**Text excerpt**
= = =

# other pets list



## Diana Stone (Apr 15, 2008)

4 Russian torts
three 3-toed boxies
2 mini wiener dogs
2 cats
2 very large goldfish tanks
and out back, several squirrels named Henry the I, II, III etc..that I feed.


----------



## cvalda (Apr 16, 2008)

I think we may have done this before?

But anyways, my list will have changed since last time! LOL!

14 Russian Torts
6 Red-Foot Torts (with 3 more coming)
2 Spider Torts
2 Jordanian Greek Torts
1 Hermann's Tort
1 Leopard Tort

1 Pac-Man Frog
2 Painted Turtles
2 Chocolate Lab dogs
2 Robo Hamsters
4 house cats
15 rats


----------



## SULCATACRAZY (Apr 16, 2008)

mine is :

3 cats, all F aged aprox (all strays) 17 10 & 5ish
1 dog, an Akita boy thats 12 1/2
1 sulcata (of course LOL)
1 gopher snake
Lots of Fish, and Lots of birds 
1 TB horse @ the track


----------



## Jentortmom (Apr 22, 2008)

= = =

**Data provided**
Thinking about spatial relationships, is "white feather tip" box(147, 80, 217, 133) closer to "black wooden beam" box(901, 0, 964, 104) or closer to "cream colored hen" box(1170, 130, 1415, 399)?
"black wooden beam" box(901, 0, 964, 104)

= = =

**Requirement**
In the pets thread, how many Red-Foot Torts does cvalda have, and how many more are on the way?

**Solution to the problem**
Six, with three more coming.